Pounding away

I still need to write up my notes on the quarter-finals of the World Cup, but holy crap! that game yesterday.

I figured it'd be close to a toss-up with both teams at full strength, so with Silva and Neymar out, I did expect a German victory.  But man, did Brazil crap the bed.

I joked to a friend of mine, after the third goal, that it looked like Brazil had already given up.  He responded that they were doing the traditional turtling, defensively, except that this turtle was on its back and thrashing.

And then there were a couple more German goals, in short order.  After that stretch, figured the Germans would score a few more.

What I didn't realize, going in, was how key Silva was at the back end.  I knew how big a deal Neymar missing was, but didn't know that Silva was the coordination for the defense.  At least, I hope that was it, because there was no coordination on the back end.

For a while, not only were Germans finding space anywhere they wanted to, but they weren't even being pressed until they got within ten yards of the Brazilian box.  It was incredible.

When Mueller scored in the 11th minute, on the Germans' first corner, he was basically uncovered.  I saw a tweet saying that he'd "found a thiago silva-sized hole", and that seems about right.

It took about ten more minutes for the Germans to score again (Klose, this time, with a generous feed from Mueller and a bit of luck on a rebound.  That was enough to give him the all-time World Cup goal-scoring record), but then they scored three more in rapid succession after that.  The remaining fifteen minutes or so of the first half went fairly quickly,  with the Germans able to move about at will, but unable to score.

The second half finally showed a bit of spine from the Brazilians; in fact, they had several good scoring chances in the first few minutes of the half.  Some of that was due to the German's playing extremely avoiding of any fouls, and thereby giving a lot of space.  That still might have been a good strategy, though, as the Brazilians were diving all over the place, and that might have been less obvious.

But Schuerrle came in for Klose not too long after, and he got into the scoring act with a pair of his own (to match Kroos' brace and exceed Khedira's lone tally).

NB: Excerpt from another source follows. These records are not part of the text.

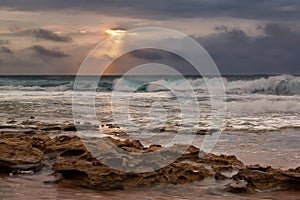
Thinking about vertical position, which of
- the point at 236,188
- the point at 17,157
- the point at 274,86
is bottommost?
the point at 236,188

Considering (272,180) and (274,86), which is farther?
(274,86)

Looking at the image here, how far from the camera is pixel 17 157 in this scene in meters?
7.43

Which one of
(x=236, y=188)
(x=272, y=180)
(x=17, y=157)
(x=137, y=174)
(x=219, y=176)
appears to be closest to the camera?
(x=236, y=188)

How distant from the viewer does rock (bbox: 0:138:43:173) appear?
722 cm

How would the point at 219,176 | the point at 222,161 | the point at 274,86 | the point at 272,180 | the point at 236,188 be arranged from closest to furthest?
1. the point at 236,188
2. the point at 272,180
3. the point at 219,176
4. the point at 222,161
5. the point at 274,86

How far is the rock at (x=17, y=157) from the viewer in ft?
23.7

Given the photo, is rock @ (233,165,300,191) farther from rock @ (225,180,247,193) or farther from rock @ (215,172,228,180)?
rock @ (215,172,228,180)

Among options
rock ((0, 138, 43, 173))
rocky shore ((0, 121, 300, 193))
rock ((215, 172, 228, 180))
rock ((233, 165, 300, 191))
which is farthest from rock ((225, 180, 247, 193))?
rock ((0, 138, 43, 173))

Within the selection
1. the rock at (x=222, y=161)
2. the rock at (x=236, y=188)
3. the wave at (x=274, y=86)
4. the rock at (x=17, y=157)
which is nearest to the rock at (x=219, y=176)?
the rock at (x=236, y=188)

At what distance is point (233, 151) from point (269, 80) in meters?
33.3

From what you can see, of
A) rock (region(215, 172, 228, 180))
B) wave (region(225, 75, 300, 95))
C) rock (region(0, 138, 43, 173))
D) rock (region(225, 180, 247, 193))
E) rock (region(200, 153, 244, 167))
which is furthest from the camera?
wave (region(225, 75, 300, 95))

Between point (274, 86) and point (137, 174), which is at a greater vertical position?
point (274, 86)

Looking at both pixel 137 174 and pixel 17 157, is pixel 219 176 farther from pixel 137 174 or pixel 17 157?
pixel 17 157

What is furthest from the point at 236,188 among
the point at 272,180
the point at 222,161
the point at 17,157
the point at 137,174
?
the point at 17,157
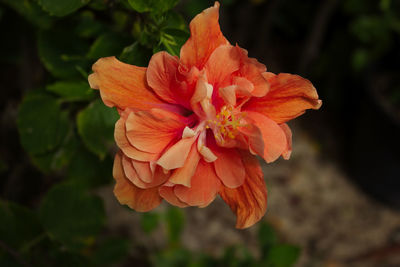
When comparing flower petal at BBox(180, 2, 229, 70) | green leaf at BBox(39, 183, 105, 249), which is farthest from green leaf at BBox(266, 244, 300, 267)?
flower petal at BBox(180, 2, 229, 70)

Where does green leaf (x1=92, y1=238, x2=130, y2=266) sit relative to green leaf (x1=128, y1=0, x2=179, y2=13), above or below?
below

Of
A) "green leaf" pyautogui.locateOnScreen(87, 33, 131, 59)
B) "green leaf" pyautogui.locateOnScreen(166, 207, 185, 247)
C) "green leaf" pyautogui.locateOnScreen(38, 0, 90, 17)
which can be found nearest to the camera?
"green leaf" pyautogui.locateOnScreen(38, 0, 90, 17)

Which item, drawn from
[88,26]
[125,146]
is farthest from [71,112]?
[125,146]

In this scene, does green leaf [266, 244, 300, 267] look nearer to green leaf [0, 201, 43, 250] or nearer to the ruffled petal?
green leaf [0, 201, 43, 250]

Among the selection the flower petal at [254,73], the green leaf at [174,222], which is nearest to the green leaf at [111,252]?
the green leaf at [174,222]

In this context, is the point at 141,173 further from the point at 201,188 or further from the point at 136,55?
the point at 136,55

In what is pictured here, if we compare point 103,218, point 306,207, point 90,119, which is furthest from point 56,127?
point 306,207
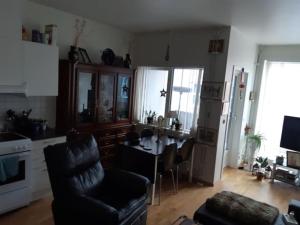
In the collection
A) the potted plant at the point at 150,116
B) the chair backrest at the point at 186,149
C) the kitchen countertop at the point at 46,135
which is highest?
the potted plant at the point at 150,116

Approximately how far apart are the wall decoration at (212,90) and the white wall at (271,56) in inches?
61.8

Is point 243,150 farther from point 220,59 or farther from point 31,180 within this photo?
point 31,180

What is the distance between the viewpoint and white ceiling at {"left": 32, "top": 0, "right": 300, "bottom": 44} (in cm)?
271

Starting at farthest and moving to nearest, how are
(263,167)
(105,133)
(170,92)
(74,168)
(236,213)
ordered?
(263,167) → (170,92) → (105,133) → (74,168) → (236,213)

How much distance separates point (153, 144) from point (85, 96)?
1.31 meters

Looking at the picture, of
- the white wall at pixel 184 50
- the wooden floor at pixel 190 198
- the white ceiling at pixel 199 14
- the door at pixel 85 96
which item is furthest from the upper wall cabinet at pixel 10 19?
the white wall at pixel 184 50

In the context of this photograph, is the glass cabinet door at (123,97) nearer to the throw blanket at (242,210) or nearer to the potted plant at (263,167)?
the throw blanket at (242,210)

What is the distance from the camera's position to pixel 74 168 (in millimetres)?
2342

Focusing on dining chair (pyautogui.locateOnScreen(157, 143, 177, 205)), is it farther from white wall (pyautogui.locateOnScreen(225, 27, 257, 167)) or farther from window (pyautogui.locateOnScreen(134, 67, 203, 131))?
white wall (pyautogui.locateOnScreen(225, 27, 257, 167))

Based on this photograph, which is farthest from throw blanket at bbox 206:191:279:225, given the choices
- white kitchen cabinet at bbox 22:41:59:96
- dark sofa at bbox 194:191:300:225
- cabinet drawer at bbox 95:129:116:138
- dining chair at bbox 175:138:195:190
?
white kitchen cabinet at bbox 22:41:59:96

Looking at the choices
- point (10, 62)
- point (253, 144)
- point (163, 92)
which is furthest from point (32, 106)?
point (253, 144)

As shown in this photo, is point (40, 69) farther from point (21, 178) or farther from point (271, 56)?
point (271, 56)

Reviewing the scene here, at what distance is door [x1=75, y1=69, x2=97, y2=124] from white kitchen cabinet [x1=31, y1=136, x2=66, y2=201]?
2.17ft

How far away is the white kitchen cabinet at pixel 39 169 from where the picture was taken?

The rest of the game was pretty desultory, with occasional attempts by each team to score (Oezil missed a nearly-empty net off to the side some time around the 85th minute), but the only remaining score can from Oscar in the 90th minute.  I was surprised the ref gave them as much stoppage time as he did, but it was still two minutes.

I saw a funny tweet doing scoring equivalents of that final margin.  Though funny, it seems a bit off-base, in some of those sports.  Baseball being twenty-two seems reasonable.  NFL seems twenty or so points high as well (it's been well over 800 games (how many all-time World Cup games there've been) since anyone has scored even 80 points in an NFL game.  Actually, just did a bit of research, and highest score since 1940 seems to be 73 (when the Bears beat the Redskins for the title; hadn't realized that was highest-scoring game since then).  So 107 is pretty bizarre.

And the NBA one is just wacky-land.  I'm fairly sure no one has ever scored even half that many in a single game.  One quarter that many is well short of an everyday occurence.  484 is eight points a minute.  That's at least three baskets a minute over an entire game.  Crazy.

And I might need to rethink that NHL comparison.  Since the 1917-18 season, there have been eight games with 14+ goals scored by one team (none in almost thirty-three years).  Eight in almost a hundred years.  Over 12000k games just in the last eleven seasons.

One in 800+ would be significantly less than that, and this was not the most lopsided result ever seen in the World Cup, so probably eleven or twelve would be a more reasonable number for NHL equivalence.